CPR was in progress on the beach when emergency personnel responded, at which time they took over.
A group of people, including first responders, carried Medici down the beach to the parking lot, giving him chest compressions on the way to the ambulance.
Hayley Williamson, a Cape Cod resident and former lifeguard who was on the beach at the time, was in disbelief after Medici was rushed in an ambulance.
"We've been surfing all morning right here and they were just further down,'' she said of the two boogie boarders. "Right spot, wrong time, I guess.''
Life-saving measures were attempted on the beach before Medici was taken to Cape Cod Hospital in Hyannis, where he was pronounced dead, State Police spokesman David Procopio said. The beach has been closed to swimming.
The town of Wellfleet issued a statement Saturday night, saying they are "heartbroken by this tragedy," and they send their sympathies to Medici's family and friends.
"We share the grief and pain you feel," Select Board Chair Janet Reinhart and Town Administrator Dan Hoort said in the statement. "We are grateful to the family, friends, beach staff, public and first responders who worked so valiantly to save his life. Everyone who lives in and visits Wellfleet is part of the Wellfleet community. Today we lost a member of our community and we grieve his passing."

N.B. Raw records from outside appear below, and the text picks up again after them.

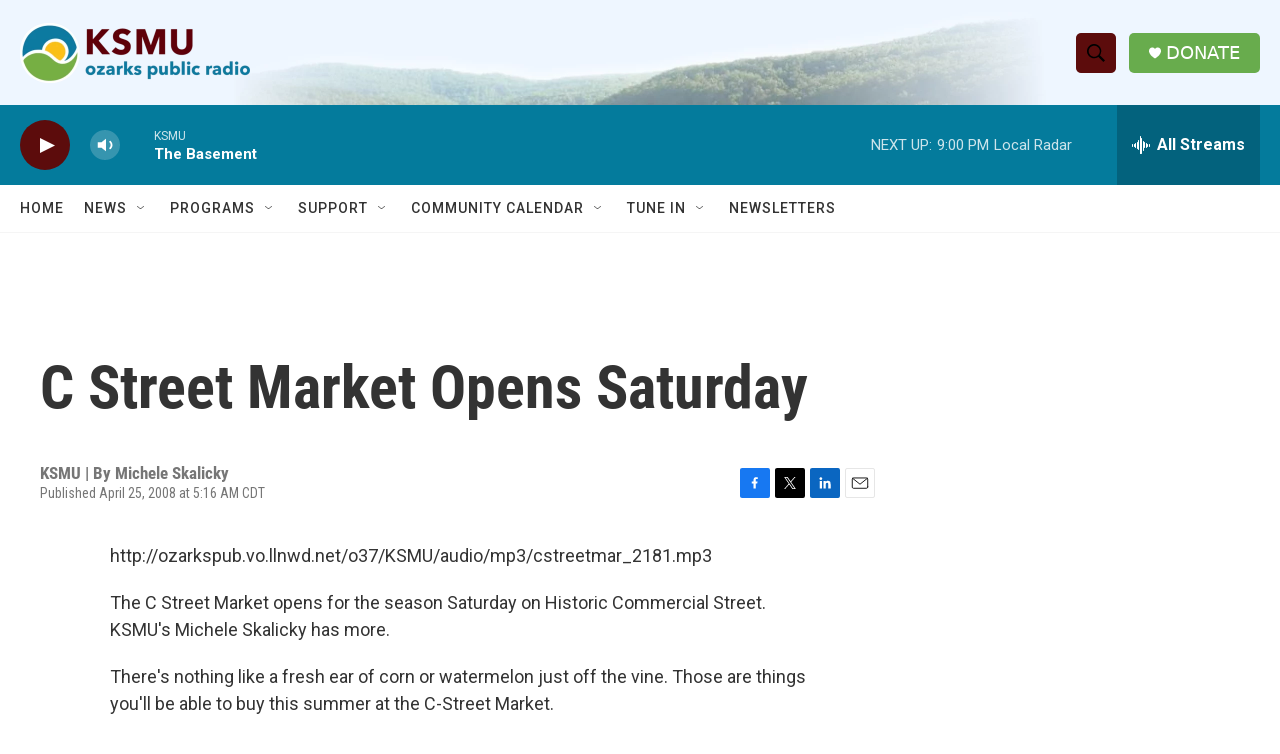

--- FILE ---
content_type: text/html; charset=utf-8
request_url: https://www.google.com/recaptcha/api2/aframe
body_size: 270
content:
<!DOCTYPE HTML><html><head><meta http-equiv="content-type" content="text/html; charset=UTF-8"></head><body><script nonce="lQUZRpu8IDKVSPj3wyEILQ">/** Anti-fraud and anti-abuse applications only. See google.com/recaptcha */ try{var clients={'sodar':'https://pagead2.googlesyndication.com/pagead/sodar?'};window.addEventListener("message",function(a){try{if(a.source===window.parent){var b=JSON.parse(a.data);var c=clients[b['id']];if(c){var d=document.createElement('img');d.src=c+b['params']+'&rc='+(localStorage.getItem("rc::a")?sessionStorage.getItem("rc::b"):"");window.document.body.appendChild(d);sessionStorage.setItem("rc::e",parseInt(sessionStorage.getItem("rc::e")||0)+1);localStorage.setItem("rc::h",'1768618207936');}}}catch(b){}});window.parent.postMessage("_grecaptcha_ready", "*");}catch(b){}</script></body></html>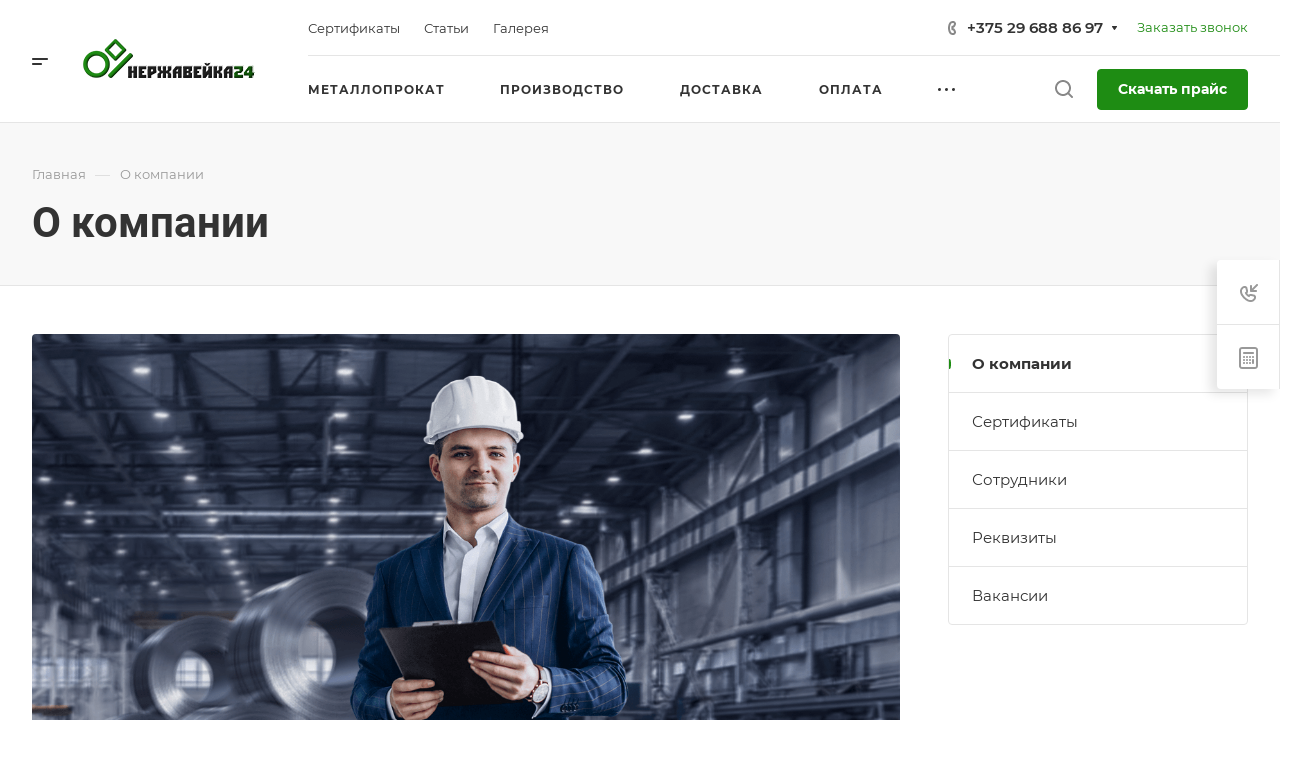

--- FILE ---
content_type: application/javascript
request_url: https://nerzhavejka24.by/bitrix/cache/js/s1/aspro-allcorp3metal/default_949e7e797419aa856a636d48238fffae/default_949e7e797419aa856a636d48238fffae_v1.js?1640092111767
body_size: 637
content:

; /* Start:"a:4:{s:4:"full";s:105:"/bitrix/templates/aspro-allcorp3metal/components/bitrix/subscribe.edit/footer/script.min.js?1633347300134";s:6:"source";s:87:"/bitrix/templates/aspro-allcorp3metal/components/bitrix/subscribe.edit/footer/script.js";s:3:"min";s:91:"/bitrix/templates/aspro-allcorp3metal/components/bitrix/subscribe.edit/footer/script.min.js";s:3:"map";s:95:"/bitrix/templates/aspro-allcorp3metal/components/bitrix/subscribe.edit/footer/script.min.js.map";}"*/
$(document).ready((function(){$("form.subscribe-form").validate({rules:{EMAIL:{email:!0}}})}));
/* End */
;; /* /bitrix/templates/aspro-allcorp3metal/components/bitrix/subscribe.edit/footer/script.min.js?1633347300134*/

//# sourceMappingURL=default_949e7e797419aa856a636d48238fffae.map.js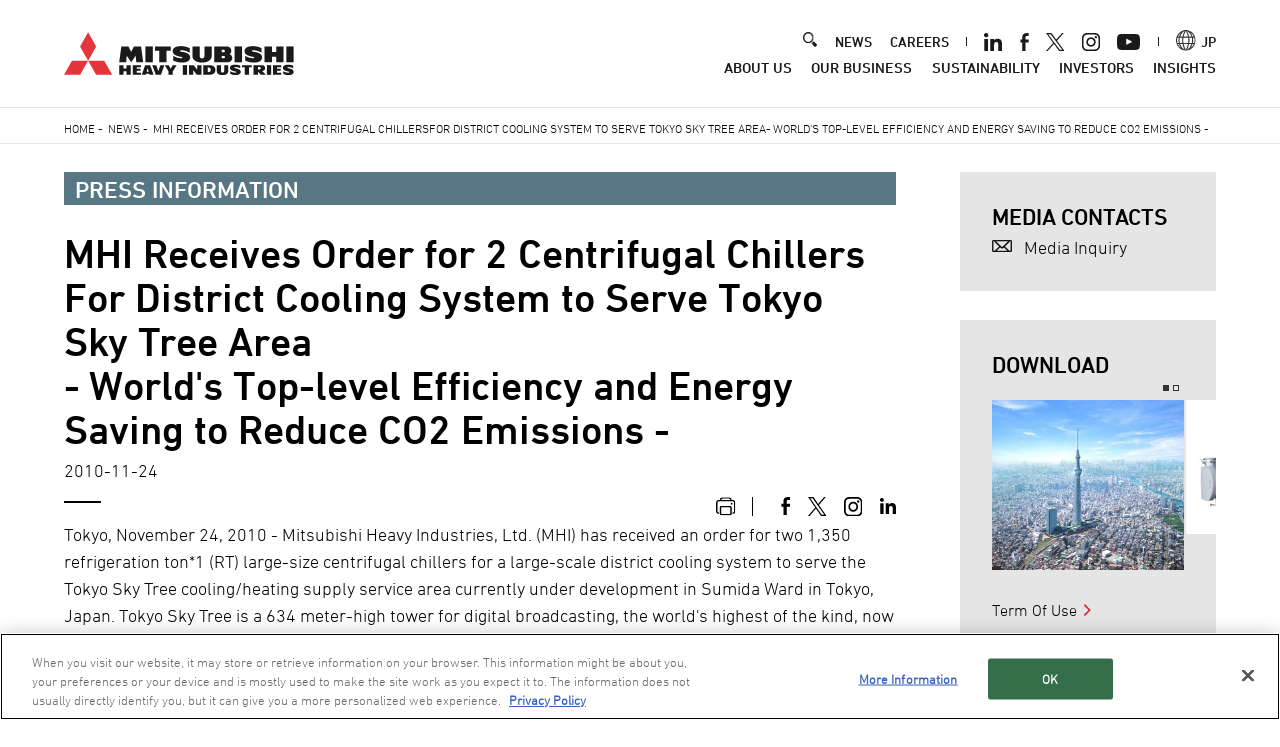

--- FILE ---
content_type: text/javascript
request_url: https://www.mhi.com/sites/g/files/jwhtju111/files/js/js_mFJX48j_j6pYEQkM5elP3Kn-jql52i1uQkFijnY260s.js?scope=footer&delta=14&language=en&theme=mhi&include=eJxlT9sOgzAI_aF1fFKDyiwZhabUqH8_L4vZ4gtwLuRAThydsPYpYmE4x_BiaVQfeRM7dIotUSbwtgrruNPXTEvb-huGOhWU5xcem5l0gr0cSGl24IwjhR6rTU4SBptVDIczCkaxDiXszvCTdb8vdrYcSp8d0loSKTar_1S9Odg0FmzbZ-qR9NJxYfMPrdpnog
body_size: -138
content:
/* @license GPL-2.0-or-later https://www.drupal.org/licensing/faq */
(function($){Drupal.behaviors.customFooterContentDisplay={attach:function(context,settings){const currentUrl=window.location.pathname;const csrNewsBackButtonBlock=$('a[href="/jp/sustainability/news/"]').closest('.comNumRtn');const newsReturnSection=$('a[href="/news/"], a[href="/jp/news/"]').closest('.comNumRtn');$(window).on('load resize',function(){if(currentUrl.includes('/sustainability/news/')){csrNewsBackButtonBlock.show();newsReturnSection.hide();}else{csrNewsBackButtonBlock.hide();newsReturnSection.show();}});}};})(jQuery);;


--- FILE ---
content_type: image/svg+xml
request_url: https://www.mhi.com/sites/g/files/jwhtju111/files/2025-12/instagram_ico_2.svg
body_size: -104
content:
<?xml version="1.0" encoding="UTF-8"?>
<svg xmlns="http://www.w3.org/2000/svg" xmlns:xlink="http://www.w3.org/1999/xlink" viewBox="0 0 20 20">
  <path d="M14.5,0H5.5C2.5,0,0,2.5,0,5.5v9c0,3,2.5,5.5,5.5,5.5h9c3,0,5.5-2.5,5.5-5.5V5.5C20,2.5,17.5,0,14.5,0ZM18.2,14.5c0,2.1-1.7,3.7-3.7,3.7H5.5c-2.1,0-3.7-1.7-3.7-3.7V5.5c0-2.1,1.7-3.7,3.7-3.7h9c2.1,0,3.7,1.7,3.7,3.7v9h0Z"/>
  <path d="M10,4.8c-2.8,0-5.2,2.3-5.2,5.2s2.3,5.2,5.2,5.2,5.2-2.3,5.2-5.2-2.3-5.2-5.2-5.2ZM10,13.4c-1.9,0-3.4-1.5-3.4-3.4s1.5-3.4,3.4-3.4,3.4,1.5,3.4,3.4c0,1.9-1.5,3.4-3.4,3.4Z"/>
  <path d="M15.4,3.3c-.3,0-.7.1-.9.4-.2.2-.4.6-.4.9s.1.7.4.9c.2.2.6.4.9.4s.7-.1.9-.4c.2-.2.4-.6.4-.9s-.1-.7-.4-.9c-.2-.2-.6-.4-.9-.4Z"/>
</svg>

The Atlantic White Shark Conservancy also offered their condolences to Medici's family on Twitter.
The attack is the first fatal shark attack in Massachusetts since 1936, and the second shark attack this season.
A 61-year-old New York man was severely injured Aug. 15 after fighting off a shark off Truro, about 4 miles north of Saturday's attack. He's currently recovering in a Boston hospital.
There were 53 unprovoked shark attacks in the U.S. in 2017, but none were fatal, according to the International Shark Attack File. On average, there are only six deaths around the world each year from unprovoked shark attacks.
"Today is just keeping everyone out of water,'' Hurley said. "There'll be a determination later about what the town wants to do with the beaches going forward.''
Beachgoers said the Wellfleet beach is popular with surfers, and with sunny skies and warm temperatures Saturday it was busy, even though the summer season was over and lifeguards were no longer on watch following Labor Day.
"As you can see, there is signage that is posted here at the beach just advising people that there are sharks in the water and the potential of them being out there," Lt. Hurley said.
"It's just crazy," Swistak said. "I come to this beach all the time so it's scary and a little sad."
There have been frequent shark sightings this summer along the outer Cape, often leading to beach closings. The National Park Service, which manages many of the picturesque beaches where white sharks tend to congregate, said it closed beaches for at least an hour about 25 times this year, more than double the annual average.
A Cape Cod politician said officials who did not more aggressive action against sharks bore some responsibility for the fatal attack. Barnstable County Commissioner Ron Beaty said he had warned something like this could happen and urged measures to reduce the number of white sharks.
"It is my personal belief that the responsibility for this horrible shark attack rests squarely upon the shoulders of the aforementioned officials for their utter lack of attention and inaction regarding the growing shark problem on Cape Cod of the last few years,'' he said.
The incident is currently under investigation by the Cape and Island District Attorney's Office and Massachusetts State Police.
The state's last shark attack fatality was on July 25, 1936, when 16-year-old Joseph Troy Jr. was bitten in waters off Mattapoisett.
Troy, of Boston's Dorchester neighborhood, was visiting an uncle and was swimming about 50 feet offshore when the shark attacked.